On March 17, 2010 Arch Coal put in the first bid for rights to mine Montana's Otter Creek coal at $86 million. This would include future royalties for the right to mine a 500 million tons of state-owned coal in southeastern Montana near the Wyoming border in the area known as the Powder River Basin. As of early 2010, Arch controlled 731 million tons of coal in Otter Creek. On March 18 it was announced that the Montana Land Board approved the company's bid and will now have the rights to mine 8,300 acres in the area.[19][20]

In all Arch Coal controls 1.5 billion tons of coal on state and private land in Otter Creek. In June, 2010 the company along with Montana Governor Brian Schweitzer, toured Otter Creek where Arch Coal executives stated that they will aggressively pursue state permitting and hope to begin mining by the middle of the decade.

★ ★ ★

Tasks to perform:
1/ In the Otter Creek passage, how many acres did Arch Coal gain the rights to mine after the Montana Land Board approved its bid?
2/ Return everything in the Otter Creek passage from "On March 17, 2010" down to "of the decade.".
Rely only on the Otter Creek passage, not on the material.

★ ★ ★

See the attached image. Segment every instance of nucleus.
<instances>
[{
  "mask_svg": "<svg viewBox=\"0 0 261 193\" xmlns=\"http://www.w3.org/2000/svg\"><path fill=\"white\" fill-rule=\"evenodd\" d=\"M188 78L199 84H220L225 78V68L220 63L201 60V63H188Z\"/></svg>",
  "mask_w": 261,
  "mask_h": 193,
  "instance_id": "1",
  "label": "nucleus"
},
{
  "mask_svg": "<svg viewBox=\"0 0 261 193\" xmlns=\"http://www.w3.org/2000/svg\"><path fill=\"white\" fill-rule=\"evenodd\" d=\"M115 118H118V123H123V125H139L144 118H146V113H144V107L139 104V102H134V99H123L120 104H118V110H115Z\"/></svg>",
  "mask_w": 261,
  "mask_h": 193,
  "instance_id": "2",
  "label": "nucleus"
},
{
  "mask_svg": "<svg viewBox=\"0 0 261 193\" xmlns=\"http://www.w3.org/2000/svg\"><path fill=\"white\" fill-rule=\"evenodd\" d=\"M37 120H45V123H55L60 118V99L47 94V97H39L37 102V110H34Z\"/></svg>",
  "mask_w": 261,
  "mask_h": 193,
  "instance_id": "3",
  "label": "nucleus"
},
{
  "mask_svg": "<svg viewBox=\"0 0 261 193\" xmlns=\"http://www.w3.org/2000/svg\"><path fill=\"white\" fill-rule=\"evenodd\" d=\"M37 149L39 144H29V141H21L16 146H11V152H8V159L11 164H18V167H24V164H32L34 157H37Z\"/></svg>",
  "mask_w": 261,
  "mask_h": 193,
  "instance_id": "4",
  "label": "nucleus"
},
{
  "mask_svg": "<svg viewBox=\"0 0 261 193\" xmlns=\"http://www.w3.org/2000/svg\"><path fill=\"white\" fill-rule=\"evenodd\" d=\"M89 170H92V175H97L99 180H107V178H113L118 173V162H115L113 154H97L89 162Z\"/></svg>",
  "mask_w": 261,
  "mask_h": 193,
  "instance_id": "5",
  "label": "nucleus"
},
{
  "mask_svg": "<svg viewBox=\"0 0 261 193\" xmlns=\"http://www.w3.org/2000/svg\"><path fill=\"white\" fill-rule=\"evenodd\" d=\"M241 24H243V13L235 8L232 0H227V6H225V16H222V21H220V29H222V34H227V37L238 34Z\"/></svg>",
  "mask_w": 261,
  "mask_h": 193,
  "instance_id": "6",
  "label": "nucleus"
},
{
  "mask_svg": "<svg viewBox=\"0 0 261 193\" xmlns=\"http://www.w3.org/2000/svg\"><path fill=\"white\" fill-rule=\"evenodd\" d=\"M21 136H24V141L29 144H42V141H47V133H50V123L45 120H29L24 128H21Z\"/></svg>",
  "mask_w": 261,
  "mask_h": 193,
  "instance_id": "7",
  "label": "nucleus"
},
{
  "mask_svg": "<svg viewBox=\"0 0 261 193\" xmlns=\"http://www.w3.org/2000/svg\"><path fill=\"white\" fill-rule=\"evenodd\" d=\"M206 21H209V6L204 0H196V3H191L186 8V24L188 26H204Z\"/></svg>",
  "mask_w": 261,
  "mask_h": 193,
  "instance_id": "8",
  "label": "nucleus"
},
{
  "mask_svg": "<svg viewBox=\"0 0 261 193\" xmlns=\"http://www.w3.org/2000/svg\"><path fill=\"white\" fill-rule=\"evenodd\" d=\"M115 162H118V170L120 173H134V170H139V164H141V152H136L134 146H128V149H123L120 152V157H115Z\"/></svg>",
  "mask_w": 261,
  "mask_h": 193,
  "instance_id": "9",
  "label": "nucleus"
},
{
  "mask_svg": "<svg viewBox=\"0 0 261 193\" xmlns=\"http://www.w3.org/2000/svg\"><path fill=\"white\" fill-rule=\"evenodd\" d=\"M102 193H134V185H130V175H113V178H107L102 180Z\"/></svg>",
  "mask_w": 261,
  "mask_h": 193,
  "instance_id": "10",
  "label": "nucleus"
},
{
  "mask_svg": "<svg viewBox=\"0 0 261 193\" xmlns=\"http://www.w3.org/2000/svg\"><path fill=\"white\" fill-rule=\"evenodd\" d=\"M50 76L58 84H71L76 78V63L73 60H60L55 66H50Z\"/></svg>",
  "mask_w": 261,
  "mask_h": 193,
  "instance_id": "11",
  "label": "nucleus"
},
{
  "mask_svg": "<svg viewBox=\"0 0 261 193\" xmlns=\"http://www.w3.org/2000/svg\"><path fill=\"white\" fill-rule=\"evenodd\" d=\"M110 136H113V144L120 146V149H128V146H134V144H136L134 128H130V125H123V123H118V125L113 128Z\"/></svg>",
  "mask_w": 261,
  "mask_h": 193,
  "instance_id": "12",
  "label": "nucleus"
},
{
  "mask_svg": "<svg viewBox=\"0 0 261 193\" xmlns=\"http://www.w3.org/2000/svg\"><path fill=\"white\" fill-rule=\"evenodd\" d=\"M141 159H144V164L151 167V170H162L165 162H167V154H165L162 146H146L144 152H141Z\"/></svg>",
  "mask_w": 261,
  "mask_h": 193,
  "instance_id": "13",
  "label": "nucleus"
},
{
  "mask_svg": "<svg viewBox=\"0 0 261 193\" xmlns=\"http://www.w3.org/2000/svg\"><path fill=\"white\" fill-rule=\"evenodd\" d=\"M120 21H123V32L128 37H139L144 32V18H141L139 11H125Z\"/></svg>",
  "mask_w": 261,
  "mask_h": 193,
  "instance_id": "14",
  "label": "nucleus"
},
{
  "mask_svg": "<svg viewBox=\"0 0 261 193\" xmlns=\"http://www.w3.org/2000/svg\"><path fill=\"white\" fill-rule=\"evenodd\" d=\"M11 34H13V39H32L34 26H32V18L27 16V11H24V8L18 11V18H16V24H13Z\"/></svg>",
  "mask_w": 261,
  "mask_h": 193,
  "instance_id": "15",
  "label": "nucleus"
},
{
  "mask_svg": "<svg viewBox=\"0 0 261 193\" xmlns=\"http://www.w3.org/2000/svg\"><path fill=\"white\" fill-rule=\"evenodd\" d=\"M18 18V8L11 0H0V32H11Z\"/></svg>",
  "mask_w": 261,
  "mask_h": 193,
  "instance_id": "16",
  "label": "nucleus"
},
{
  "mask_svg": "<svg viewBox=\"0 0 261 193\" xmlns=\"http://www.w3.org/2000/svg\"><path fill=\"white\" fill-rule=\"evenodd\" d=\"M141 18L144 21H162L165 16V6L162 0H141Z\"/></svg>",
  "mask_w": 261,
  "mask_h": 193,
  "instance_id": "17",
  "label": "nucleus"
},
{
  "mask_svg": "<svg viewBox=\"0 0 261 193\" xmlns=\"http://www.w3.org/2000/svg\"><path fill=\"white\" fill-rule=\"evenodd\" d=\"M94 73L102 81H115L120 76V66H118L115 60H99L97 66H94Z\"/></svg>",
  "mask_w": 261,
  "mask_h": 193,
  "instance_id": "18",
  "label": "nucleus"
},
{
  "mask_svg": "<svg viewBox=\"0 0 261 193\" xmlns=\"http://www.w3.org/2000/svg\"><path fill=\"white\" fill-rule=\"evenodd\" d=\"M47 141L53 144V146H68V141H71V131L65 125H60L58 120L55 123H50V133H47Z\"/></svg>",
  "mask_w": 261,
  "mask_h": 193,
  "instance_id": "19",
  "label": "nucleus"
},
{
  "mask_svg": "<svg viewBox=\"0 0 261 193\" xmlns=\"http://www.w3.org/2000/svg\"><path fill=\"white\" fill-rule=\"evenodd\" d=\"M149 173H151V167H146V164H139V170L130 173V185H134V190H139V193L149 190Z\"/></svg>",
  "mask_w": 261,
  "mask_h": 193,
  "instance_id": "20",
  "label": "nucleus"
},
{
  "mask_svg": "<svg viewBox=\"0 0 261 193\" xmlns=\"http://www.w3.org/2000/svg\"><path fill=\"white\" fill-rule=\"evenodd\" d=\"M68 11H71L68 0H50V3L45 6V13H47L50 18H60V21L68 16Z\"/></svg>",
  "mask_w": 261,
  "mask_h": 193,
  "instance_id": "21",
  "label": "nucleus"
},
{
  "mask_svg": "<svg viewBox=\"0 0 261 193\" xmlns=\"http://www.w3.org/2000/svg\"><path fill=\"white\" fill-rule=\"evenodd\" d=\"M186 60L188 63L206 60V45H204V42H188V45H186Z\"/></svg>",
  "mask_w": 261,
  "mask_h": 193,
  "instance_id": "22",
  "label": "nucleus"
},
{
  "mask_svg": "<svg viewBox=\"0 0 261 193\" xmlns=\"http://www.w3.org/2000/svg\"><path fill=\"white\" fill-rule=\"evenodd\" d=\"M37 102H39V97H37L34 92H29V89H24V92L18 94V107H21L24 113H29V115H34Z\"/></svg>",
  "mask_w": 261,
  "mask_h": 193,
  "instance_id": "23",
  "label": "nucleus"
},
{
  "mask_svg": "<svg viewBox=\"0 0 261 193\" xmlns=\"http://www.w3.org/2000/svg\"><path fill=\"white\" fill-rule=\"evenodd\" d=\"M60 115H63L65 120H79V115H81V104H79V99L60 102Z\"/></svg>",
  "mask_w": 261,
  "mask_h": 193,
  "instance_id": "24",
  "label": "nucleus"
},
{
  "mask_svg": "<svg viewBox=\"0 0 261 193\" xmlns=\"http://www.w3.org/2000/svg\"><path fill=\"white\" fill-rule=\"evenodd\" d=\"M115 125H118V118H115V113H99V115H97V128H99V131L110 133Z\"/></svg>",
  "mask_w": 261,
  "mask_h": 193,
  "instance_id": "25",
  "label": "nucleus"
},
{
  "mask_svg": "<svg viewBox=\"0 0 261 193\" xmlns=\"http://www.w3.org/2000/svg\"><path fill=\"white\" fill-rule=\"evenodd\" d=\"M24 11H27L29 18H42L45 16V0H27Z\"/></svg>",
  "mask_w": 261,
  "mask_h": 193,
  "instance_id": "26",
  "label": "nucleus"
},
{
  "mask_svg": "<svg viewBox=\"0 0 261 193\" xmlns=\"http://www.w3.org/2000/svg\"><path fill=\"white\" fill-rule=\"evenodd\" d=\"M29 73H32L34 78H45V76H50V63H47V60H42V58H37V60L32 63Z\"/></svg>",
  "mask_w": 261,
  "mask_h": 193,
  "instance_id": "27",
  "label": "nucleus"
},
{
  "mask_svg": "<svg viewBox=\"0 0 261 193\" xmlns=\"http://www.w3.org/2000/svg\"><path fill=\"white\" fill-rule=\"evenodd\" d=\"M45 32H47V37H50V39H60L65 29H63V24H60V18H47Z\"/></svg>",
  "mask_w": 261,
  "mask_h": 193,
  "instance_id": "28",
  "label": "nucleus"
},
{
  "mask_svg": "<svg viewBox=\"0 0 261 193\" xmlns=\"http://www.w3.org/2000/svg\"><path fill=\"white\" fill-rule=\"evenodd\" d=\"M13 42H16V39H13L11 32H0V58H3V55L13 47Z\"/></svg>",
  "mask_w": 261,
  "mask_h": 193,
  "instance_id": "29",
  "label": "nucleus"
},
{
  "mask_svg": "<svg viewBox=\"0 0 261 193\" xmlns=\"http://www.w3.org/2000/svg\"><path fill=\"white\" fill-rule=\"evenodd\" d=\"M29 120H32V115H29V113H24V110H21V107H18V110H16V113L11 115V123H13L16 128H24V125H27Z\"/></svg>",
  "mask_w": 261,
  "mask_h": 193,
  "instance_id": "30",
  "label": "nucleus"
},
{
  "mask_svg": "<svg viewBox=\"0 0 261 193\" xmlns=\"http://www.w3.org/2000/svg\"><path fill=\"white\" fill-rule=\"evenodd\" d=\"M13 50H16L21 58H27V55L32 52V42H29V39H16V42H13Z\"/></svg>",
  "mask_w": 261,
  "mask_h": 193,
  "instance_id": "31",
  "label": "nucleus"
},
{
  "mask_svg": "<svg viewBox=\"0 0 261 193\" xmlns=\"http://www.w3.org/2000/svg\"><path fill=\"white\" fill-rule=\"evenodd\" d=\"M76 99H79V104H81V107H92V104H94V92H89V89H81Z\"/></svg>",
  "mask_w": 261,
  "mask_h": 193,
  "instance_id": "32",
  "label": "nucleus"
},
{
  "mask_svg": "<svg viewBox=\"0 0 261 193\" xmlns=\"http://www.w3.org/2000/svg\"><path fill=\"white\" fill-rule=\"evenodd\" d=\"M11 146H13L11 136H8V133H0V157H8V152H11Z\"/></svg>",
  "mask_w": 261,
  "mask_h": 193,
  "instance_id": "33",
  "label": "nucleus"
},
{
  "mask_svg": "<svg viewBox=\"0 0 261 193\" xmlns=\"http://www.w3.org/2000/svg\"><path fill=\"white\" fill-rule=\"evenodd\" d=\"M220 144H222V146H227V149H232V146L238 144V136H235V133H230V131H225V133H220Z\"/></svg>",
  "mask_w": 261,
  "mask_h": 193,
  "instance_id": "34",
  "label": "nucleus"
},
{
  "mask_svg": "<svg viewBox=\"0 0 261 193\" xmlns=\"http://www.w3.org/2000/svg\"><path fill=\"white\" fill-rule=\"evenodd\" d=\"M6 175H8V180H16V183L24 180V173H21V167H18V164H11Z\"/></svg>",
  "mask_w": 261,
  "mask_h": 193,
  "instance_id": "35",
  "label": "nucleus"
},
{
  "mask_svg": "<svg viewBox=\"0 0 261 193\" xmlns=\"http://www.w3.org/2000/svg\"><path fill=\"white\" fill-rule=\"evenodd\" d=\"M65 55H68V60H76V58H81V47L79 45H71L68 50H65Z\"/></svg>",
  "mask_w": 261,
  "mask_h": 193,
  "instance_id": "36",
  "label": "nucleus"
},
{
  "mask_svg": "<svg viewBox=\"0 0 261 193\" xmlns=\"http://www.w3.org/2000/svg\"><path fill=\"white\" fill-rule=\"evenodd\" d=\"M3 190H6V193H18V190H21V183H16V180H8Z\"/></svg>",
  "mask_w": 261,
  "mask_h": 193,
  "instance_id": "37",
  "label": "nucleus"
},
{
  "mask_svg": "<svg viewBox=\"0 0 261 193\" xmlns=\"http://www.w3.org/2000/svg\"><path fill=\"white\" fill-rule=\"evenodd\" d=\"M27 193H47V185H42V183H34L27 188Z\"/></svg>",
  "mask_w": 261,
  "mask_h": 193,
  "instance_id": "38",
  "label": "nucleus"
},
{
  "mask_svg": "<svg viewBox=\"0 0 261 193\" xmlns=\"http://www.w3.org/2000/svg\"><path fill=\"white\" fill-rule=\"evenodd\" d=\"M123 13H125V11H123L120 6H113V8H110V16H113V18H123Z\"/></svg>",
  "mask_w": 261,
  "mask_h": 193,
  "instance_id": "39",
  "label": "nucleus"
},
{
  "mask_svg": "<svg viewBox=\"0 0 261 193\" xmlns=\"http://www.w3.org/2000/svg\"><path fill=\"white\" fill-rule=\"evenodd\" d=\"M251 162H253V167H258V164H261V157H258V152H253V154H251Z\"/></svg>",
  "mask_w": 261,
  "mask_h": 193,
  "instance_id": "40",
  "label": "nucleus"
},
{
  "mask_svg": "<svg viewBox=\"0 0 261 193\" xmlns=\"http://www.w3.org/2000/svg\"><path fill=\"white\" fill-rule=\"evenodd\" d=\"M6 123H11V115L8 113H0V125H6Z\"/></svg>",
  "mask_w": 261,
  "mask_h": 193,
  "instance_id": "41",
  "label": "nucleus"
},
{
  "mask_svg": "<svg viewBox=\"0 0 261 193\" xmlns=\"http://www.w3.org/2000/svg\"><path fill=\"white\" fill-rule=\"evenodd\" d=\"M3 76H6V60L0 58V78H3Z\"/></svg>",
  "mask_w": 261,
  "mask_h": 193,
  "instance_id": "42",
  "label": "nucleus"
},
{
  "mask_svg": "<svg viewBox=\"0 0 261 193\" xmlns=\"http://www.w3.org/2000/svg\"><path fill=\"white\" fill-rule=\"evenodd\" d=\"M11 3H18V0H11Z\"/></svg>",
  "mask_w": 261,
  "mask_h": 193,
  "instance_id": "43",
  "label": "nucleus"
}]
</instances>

★ ★ ★

Answers to each task:
1/ 8,300 acres

2/
On March 17, 2010 Arch Coal put in the first bid for rights to mine Montana's Otter Creek coal at $86 million. This would include future royalties for the right to mine a 500 million tons of state-owned coal in southeastern Montana near the Wyoming border in the area known as the Powder River Basin. As of early 2010, Arch controlled 731 million tons of coal in Otter Creek. On March 18 it was announced that the Montana Land Board approved the company's bid and will now have the rights to mine 8,300 acres in the area.[19][20]

In all Arch Coal controls 1.5 billion tons of coal on state and private land in Otter Creek. In June, 2010 the company along with Montana Governor Brian Schweitzer, toured Otter Creek where Arch Coal executives stated that they will aggressively pursue state permitting and hope to begin mining by the middle of the decade.